Note to Self
Sept 27 2021
I write my grocery lists
on the backs of scraps of paper.
I love lists,
the sense of order
the feeling of control.
Which is mostly illusion, I know
but I still can't resist.
Composed of things
like notes to self
cryptic addresses
and quickly penned messages
while talking on the phone.
As well as rough drafts of poetry,
scrawled in black ink
on blank paper
in my barely legible hand.
The usual palimpsest
with arrows snaking here and there,
rejected words
crossed-out hard.
So when when it was unwittingly dropped
— desperately patting my pockets
and pawing through the bins —
I felt a rush of embarrassment.
For the eccentric assortment of foods
the usual shopper
would never stop for.
For how specific I get,
picky as a toddler.
And for the snippets of poetry
that would hardly make sense
to anyone else,
might seem precious
or mark me as odd.
Who knew
that an instrumental list
as disposable as anything
could make me flush red hot.
As if kale and garbanzos
were really so exotic.
As if poetry
has something wrong with it.
As if I should be feeling so self-conscious
that I'd written a note to myself
about love
and loss
and longing.
As if such thoughts
were my own private torment
and mine alone.
Eventually, I found it
beneath the beetroot bottles
in the bottom of the cart.
And raised it like a trophy, relieved,
gratefully unfolding
the tattered scrap of paper
and pressing it flat.
That my list was in hand
order restored.
That nothing would be missed.
But most of all
that I remained unexposed;
my notes to self
and whatever inner life they revealed
were still mine
and mine alone.
They don't anymore. Contain poetry, that is. I used to write exclusively in long hand, but recently I've taken to writing directly on the computer. But an inveterate list maker, I definitely am. I'm forgetful. And I do need that feeling of control . . .however illusory actual control is in life.
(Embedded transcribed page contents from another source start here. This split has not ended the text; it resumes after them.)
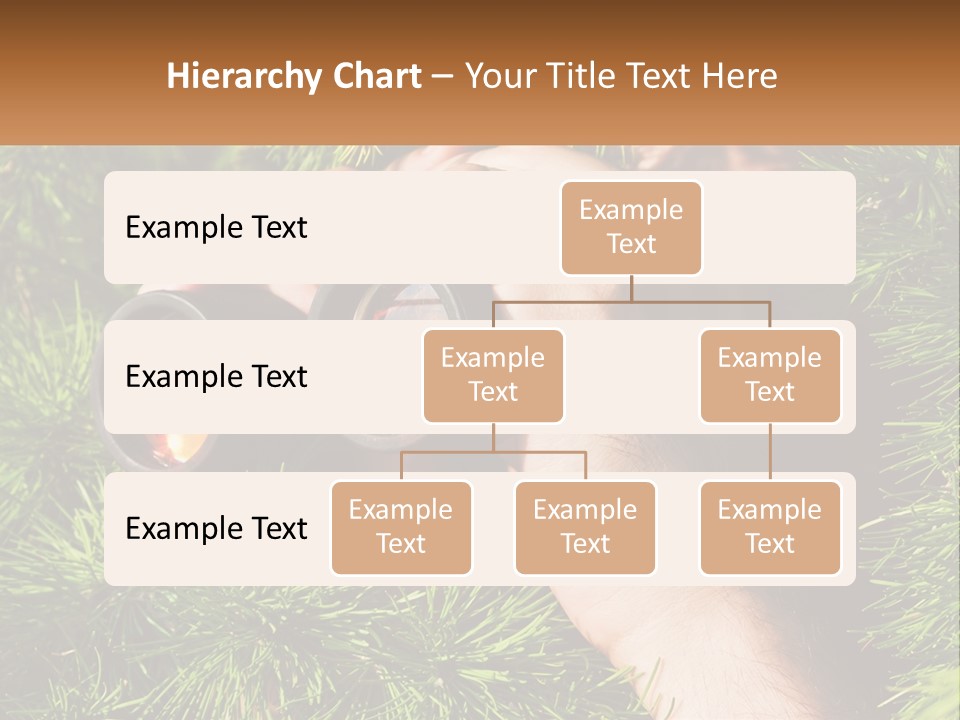 Hierarchy Chart – Your Title Text Here

Example Text

Example Text

Example Text

Example Text

Example Text

Example Text

Example Text

Example Text

Example Text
I think we often forget how similar we all are: that we aren't as alone as we imagine in what we find embarrassing about our private thoughts and inner lives.
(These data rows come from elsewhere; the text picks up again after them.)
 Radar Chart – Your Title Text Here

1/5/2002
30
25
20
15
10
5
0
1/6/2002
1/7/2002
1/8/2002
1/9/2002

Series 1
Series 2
And we don't recognize that the spotlight effect – the feeling that you're under a strong white light, and all your actions are being scrutinized by those around you – is a pretty universal delusion. When, in fact, the vast majority of people are too involved with themselves to bother even noticing you.
I have to admit, though, that when I find a discarded grocery list, I do read it. And yes, judge. Just as I can't help judging the food choices of the people lined up at the check-out with me.